READING TEXT:

Revised -- 6 August 2003

Synthesis Annex -- Part 9 of 9

Who is Going the Extra Mile

(Nibiru)  

Beyond The Veil, beyond even The Abyss of the deepest reaches of solar space, lies the Kether of the Tree of Life of which we seek.  It has been until the current time, a path less traveled.  It is in a manner of speaking about the ultimate act of Ascension.  [Albeit, there may be a yet further manifestation of true divinity -- see Variations on a Theme.]  

The ancient histories and traditions make it clear that meditating upon one’s navel is not always a fruitful endeavor.  Instead, there are the ingredients of the White Powder of Gold, the ORME, the Star Fire -- all names of that which can spur one on.  Laurence Gardner has done a notable description of this process in his book, Genesis of the Grail Kings [with an excellent lecture at <http://www.karenlyster.com/genesis.html>].  A goodly portion of the ialexandria website is devoted to precisely this issue.  

The key to the ORME, however, is similar to approaching the Ark of the Covenant.  If you’re not ready, the backlash can be deadly.  The always essential prerequisite is to do the work on your mental, emotional, spiritual and physical bodies -- to know thyself.  The unexamined life, as mentioned, is not worth living, but the thoroughly examined life is an essential and critical attribute if one is to embark on achieving the state of Kether.

The curious part is that in all likelihood you can’t go it alone!  Not that you would want to.  Just as science requires peer review to keep one honest, communication between beings is an ideal to be emulated.  There is feedback, new and contrary views, stimulating variations in how others views things, and the necessity for formulating thoughts into coherency.  Meditation is often overrated.  Communication is often underutilized.  The idea of taking a vow as a Bozo-Sattva may have more credibility than we thought.

SOURCE MATERIAL:
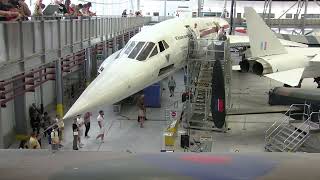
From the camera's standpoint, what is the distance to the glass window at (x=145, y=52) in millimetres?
16453

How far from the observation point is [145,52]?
55.0 ft

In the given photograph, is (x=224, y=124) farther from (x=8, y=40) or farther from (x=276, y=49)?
(x=8, y=40)

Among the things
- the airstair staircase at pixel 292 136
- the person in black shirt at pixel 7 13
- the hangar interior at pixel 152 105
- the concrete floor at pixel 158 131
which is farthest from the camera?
the concrete floor at pixel 158 131

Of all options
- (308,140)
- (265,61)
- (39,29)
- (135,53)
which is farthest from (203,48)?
(39,29)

ASSIGNMENT 1: In the passage on Kether and the ORME, which book by Laurence Gardner describes this process?
ASSIGNMENT 2: Please carry the passage on Kether and the ORME forward from its last sentence.

OUTPUT 1: Genesis of the Grail Kings

OUTPUT 2:
There is, of course, the opportunities for pivots, sudden changes in view, radical changes of pace.  And these can be awe-inspiring, divinely motivated, and just plain amazing.  But Creating Reality is infinitely more intense with the power of focusing many minds.  When one is stuck or puzzled by something, simply talking about it to someone else will often remove the block in an instant.  This is connectedness on a macro level.  The quantum world is not as we perceive, but as we mutually agree.  Our agreement forms the world.  

From the physics, we have learned that it is the Quantum Knowing that affects reality.  It is the knowing that rules.  Not doing.  The pen is mightier than the sword because the first can communicate wisdom, whereas the latter’s message is only one of fear.  

There is a curious dream which highlights an important point.  One finds their automobile (their vehicle through life) in dry dock (a decidedly unemotional state of affairs).  Then the job in which one has worked and prospered for years is suddenly gone.  The personal items generated over the years are boxed and set outside the door in oversized boxes too heavy to carry.  And with the vehicle in dry dock, no one to help with the “stuff” or to cart it away to safety, the only reaction is seemingly to rant about how one is being treated after years of selfless and loyal service.  

Then, following a brief but effective tantrum, one realizes this is not reality, this is not the way it happens.  More importantly, there is a sudden realization that it makes no difference what one has done all those long years.  Anyone complaining that “I’ve given you the best years of my life”, should be answered with, “Those were your best years?”  There is no reward, no vested interest, no pension in exchange for all of our doings.  All the doings are instead the experiences, the times when we collected data, transmuted, transformed, and synthesized the experimental results, and thereafter communicated it to others.  

[Or simply collected material for that standup comedy sketch in the afterlife.]  

Isaac Asimov’s “The Last Question” is a classic science fiction short story about people over the eons asking their ever more sophisticated computers if there was an exception to the Second of the Laws of Thermodynamics -- i.e., if Entropy could be reversed, if the slow degradation of the energetic universe could be halted and/or changed to one of growth and expansion.  Throughout future history, the question was posed over and over again, as mankind’s computers became enormously more sophisticated -- at one point beginning to independently create itself from itself, to become first a complete planet, and eventually to reside in hyperspace where there were fewer limitations on its abilities.

And yet in all of the queries posed to it concerning entropy, the only answer the computer could ever convey in response was, “There is insufficient data for a meaningful answer.”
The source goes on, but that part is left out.